KENZO S/S 2021 with designer Felipe Oliveira Beptista in the middle
It was only days ago that the Kenzo fashion house unveiled its bee-themed collection for S/S 2021. «His amazing energy, kindness and talent and smile were contagious,» said KENZO’s artistic director, Felipe Oliveira Beptista, who released the new range to us fashion editors. «His kindred spirit will live forever.»
The Kenzo F/W 1982 collection was a huge inspiration for the Kenzo x H&M collaboration.
Kenzo Takada brought Japanese fashion to the world, he planned to stay in Paris for six months but stayed 56 years. Born in 1939, he grew up with six siblings near the Japanese city of Himeji where his parents owned a hotel. His love for fashion developed at an early age, particularly through reading his sisters’ magazines. He studied at Tokyo’s Bunka College of Fashion, which had then just opened its doors to male students. After that he had a brief stint working in Japan before relocating to France in 1965.
The mayor of Paris, Anne Hidalgo, tweeted that the city was «morning one of its sons,» saying the designer had given space to color and light in fashion.
KENZO collections from the ’80s and early ’90s
When I think of KENZO, I think of happy fashion with his colorful graphic and floral prints, jungle-infused designs and free-spirited aesthetic that channeled global travel. He was hugely popular, both for his high fashion and luxury day-to-day streetwear.

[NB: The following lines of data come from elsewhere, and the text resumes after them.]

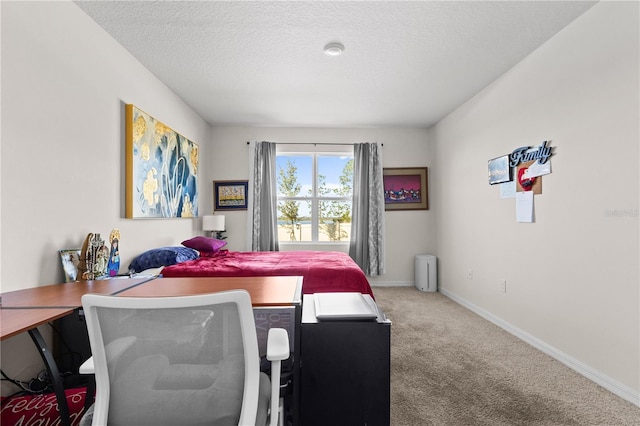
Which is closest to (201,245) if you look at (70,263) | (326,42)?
(70,263)

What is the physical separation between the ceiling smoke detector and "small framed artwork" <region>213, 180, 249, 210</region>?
105 inches

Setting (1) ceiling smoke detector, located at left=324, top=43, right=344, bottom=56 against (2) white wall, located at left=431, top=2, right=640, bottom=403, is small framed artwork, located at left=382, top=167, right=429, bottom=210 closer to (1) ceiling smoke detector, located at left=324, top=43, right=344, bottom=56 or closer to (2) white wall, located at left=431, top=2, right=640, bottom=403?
(2) white wall, located at left=431, top=2, right=640, bottom=403

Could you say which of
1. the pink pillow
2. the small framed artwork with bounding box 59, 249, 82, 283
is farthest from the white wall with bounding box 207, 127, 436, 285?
the small framed artwork with bounding box 59, 249, 82, 283

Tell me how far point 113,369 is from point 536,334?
3.12 meters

KENZO street style hype in 2012
The designer sold his brand to LVMH back in 1993 and stepped away from the brand 6 years later to pursue a career in art. «Kenzo Takada has, from the 1970s, infused into fashion a tone of poetic lightness and sweet freedom which inspired many designers after him,» said LVMH chief, Bernard Arnault.
«My work was always about freedom and harmony,» Kenzo Takada once said. «I’d like to be remembered as a designer who crossed boundaries.» Rest in Peace – you will surely be remembered like this!